The most glaringly obvious issue is a lack of supply. Australia needs more affordable housing to meet the demand. Australia doesn’t have enough housing for its growing population.
Fortunately, Australia isn’t the only country that has grappled with this problem before. There are other countries that have tried to solving their own housing crises:
- Germany: Germany has long been known for its stable rental market, thanks in part to its strong tenant protection laws. The country introduced a “rent brake” (Mietpreisbremse) in 2015, which limits rent increases in areas with tight housing markets. Landlords can only raise rents by up to 10% above the local average for new contracts, and there are restrictions on raising rents for existing tenants as well.
- Singapore: Singapore’s approach to housing is unique, with the government owning most of the land and providing a significant portion of housing through the Housing and Development Board (HDB). This public housing model keeps rents relatively affordable and stable. Additionally, Singapore has strict regulations on foreign property ownership, which helps prevent speculative investment from driving up prices.

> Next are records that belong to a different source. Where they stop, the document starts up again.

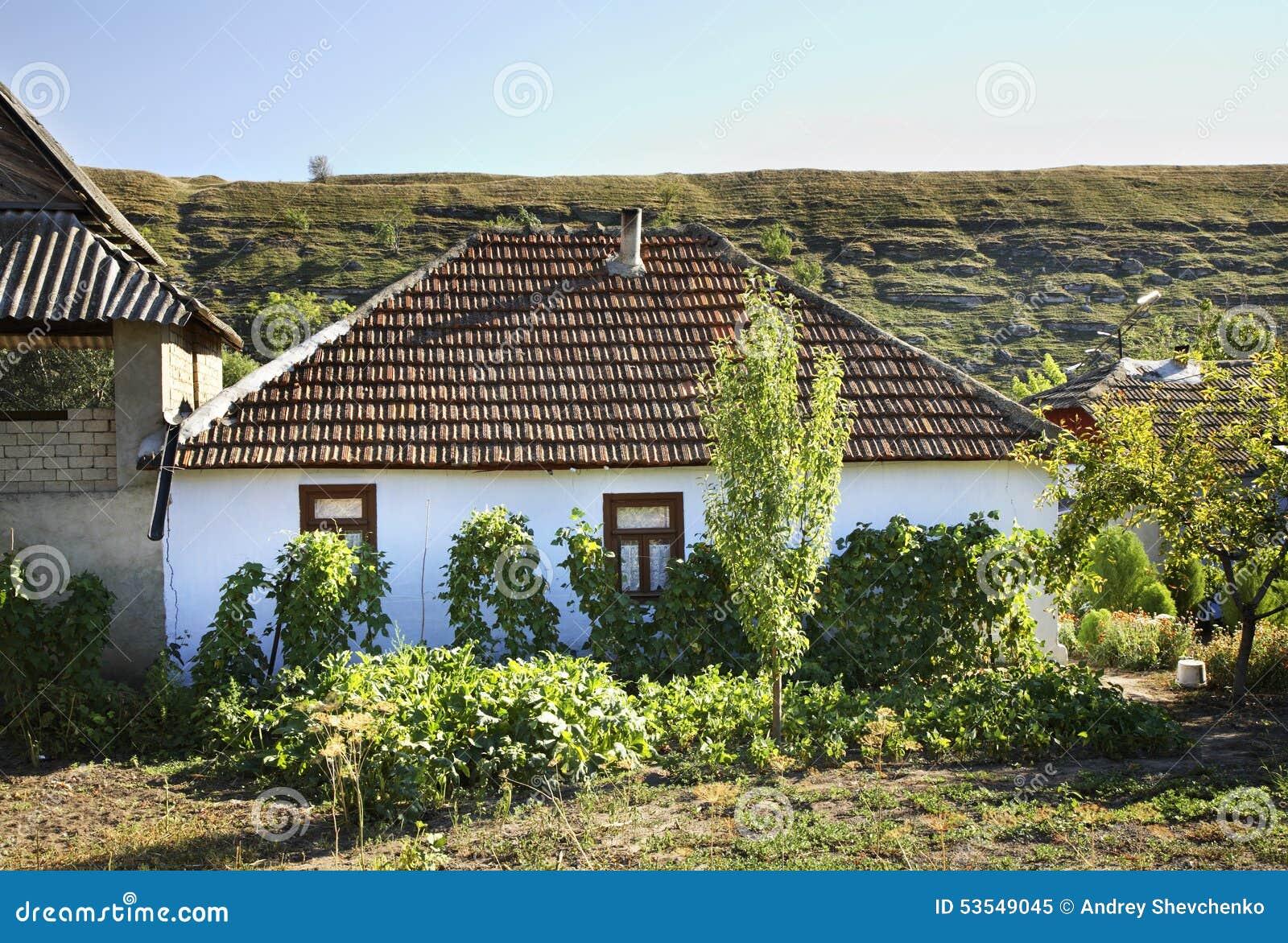 Het inbouwen van Trebujeni-dorp moldova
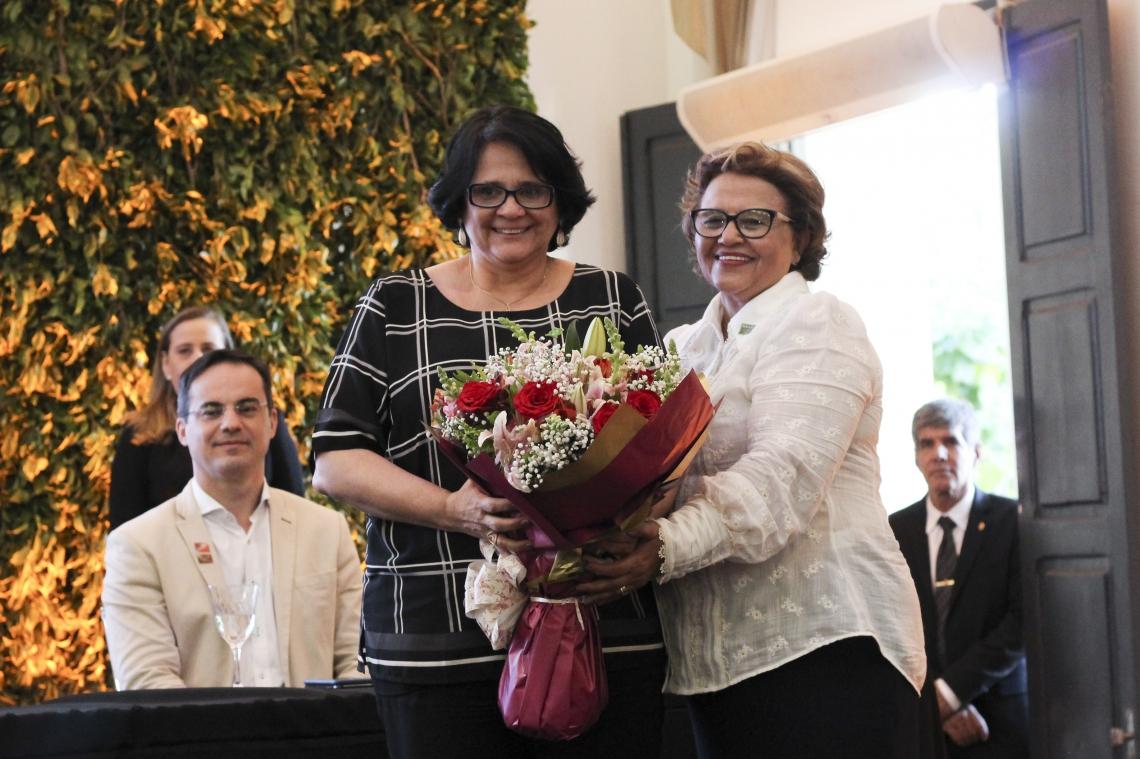 MINISTRA Damares aproveitou passagem por Fortaleza para representar Michelle Bolsonaro em solenidade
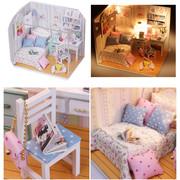 Кукольный домик деревянный со светом и мебелью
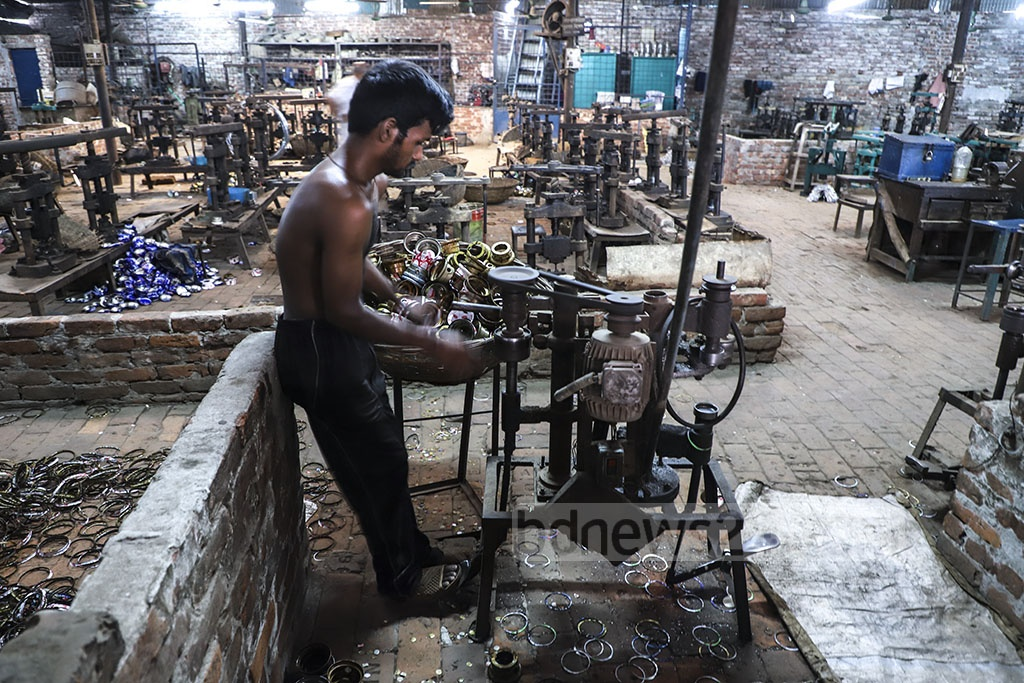 A hurricane lantern factory in Dhaka's Kamrangirchar, which had passed busy days a few years ago, is dying out along with the use of the kerosene lamps. Photo: Abdullah Al Momin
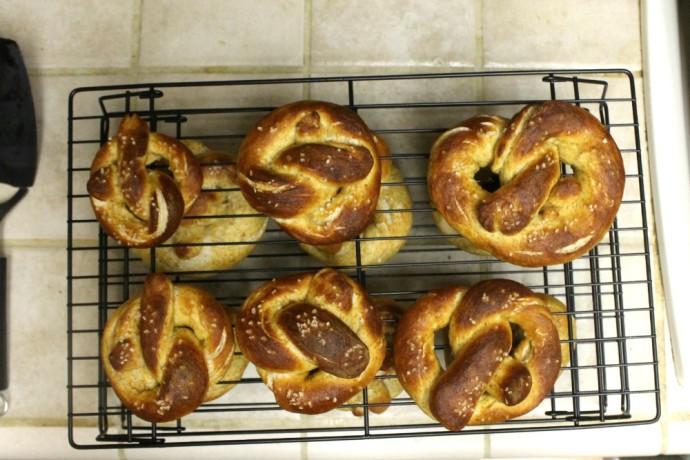 homemade vegan soft pretzels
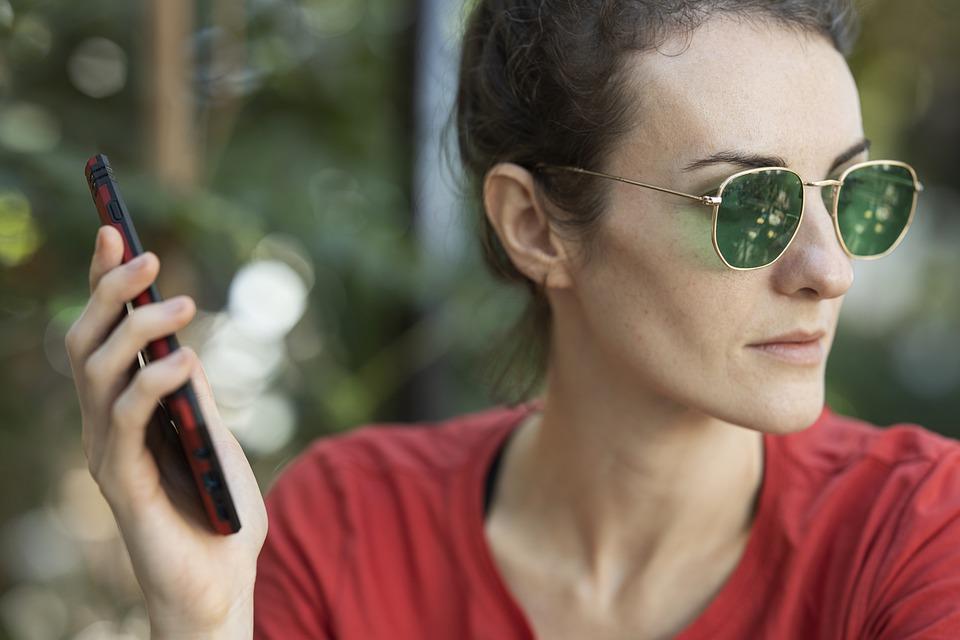 Az Y generáció utál telefonálni, és jól teszi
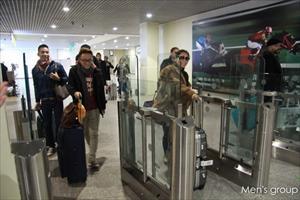 Ca sĩ Thu Minh và Trúc Nhân đã tới Moscow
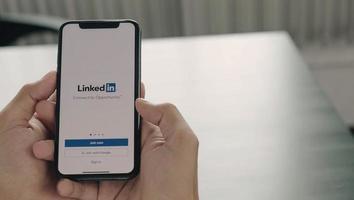 chaing mai, Thailand, 6 apr 2021 - person som använder linkedin på telefon foto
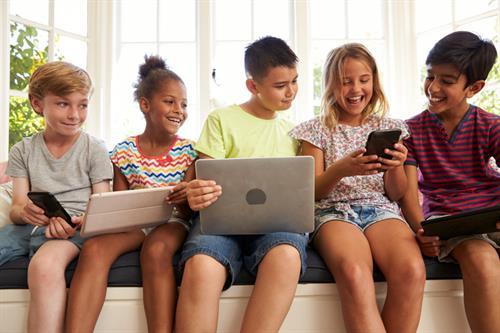 https://www.lovingparents.in/kids/kids-5-12-years/internet-smarts-keeping-your-kids-safe-online/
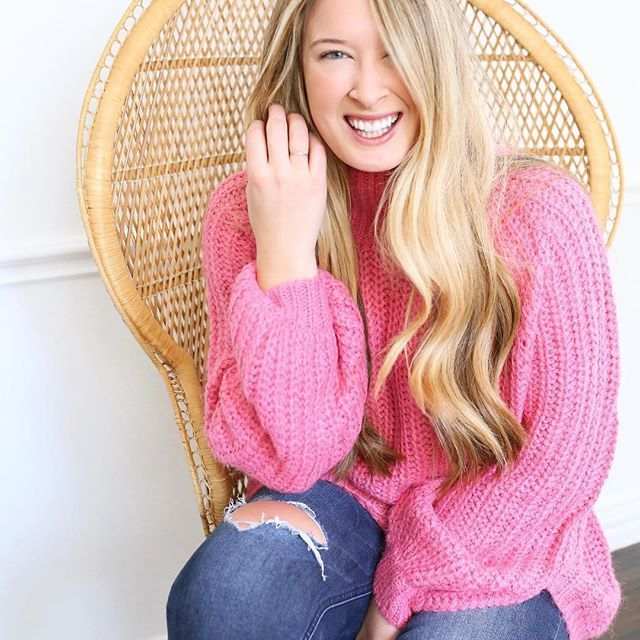Cozy in pink. 💕 Shop my outfits on Instagram by downloading the @liketoknow.it app in the App Store OR visiting the link in my profile. 👉🏻 http://liketk.it/2tqPj #liketkit #LTKunder100 #LTKstyletip #knit #sweater #cardigan #knits #fallstyle #blonde #fallknits #fallclothes #pink #pinksweater #pinkknit #ootd #wiw #whatiwore    #Regram via @cameronproffitt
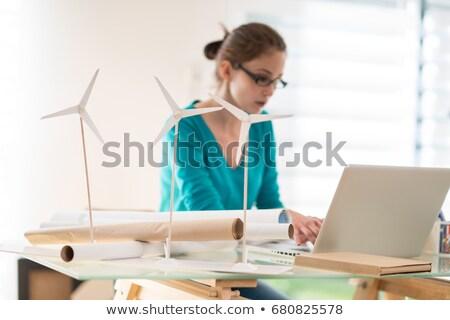 Tabletka biurko energii ze źródeł odnawialnych kawy pióro technologii Zdjęcia stock © Zerbor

- Finland: Finland has a strong social housing sector, with around one-fifth of Finns living in state-subsidized homes. The government also supports the construction of affordable rental housing through subsidies and tax incentives. These measures help to keep rental inflation in check and ensure that housing remains accessible to a wide range of income levels.
- Netherlands: The Dutch government regulates both social housing and private rental sectors. Social housing rents are controlled and linked to tenants’ incomes, while private rents can only be increased once a year by a percentage set by the government. The Netherlands also has a points system (woningwaarderingsstelsel) that determines the maximum allowable rent for a property based on its characteristics.
Of course, you have to tread carefully when you talk about government intervention.
Government intervention in housing markets can have both positive and negative impacts. Here are some potential downsides to consider:
- Market Distortions: Interventions can lead to distortions in the housing market, such as artificially inflating or deflating property values, which may not reflect the true supply and demand dynamics.
- Reduced Investment: Regulations perceived as too restrictive may deter private investment in the housing sector, potentially decreasing the overall housing supply.
- Complexity and Cost: Developing subsidised housing can be more expensive and complex due to the financing structures required, which may slow down the construction process.
- Unintended Consequences: Policies aimed at one aspect of the housing market can have unintended consequences on other parts, such as rental prices or the availability of affordable housing.
- Benefiting Lenders More Than Borrowers: Some interventions may inadvertently benefit lenders more than borrowers or prioritise the interests of builders over homeowners, which could negatively impact the market in the long run.
- Creating New Demand-Side Subsidies: Efforts to alleviate housing shortages by creating new demand-side subsidies could increase housing costs for all, harming those they intend to help.
The bottom line is Australia needs more housing and fast. An inquiry into the supermarkets might save Australians a pocketful of dollars, but unless we deal with the issue of housing availability and affordability, the real problem will persist.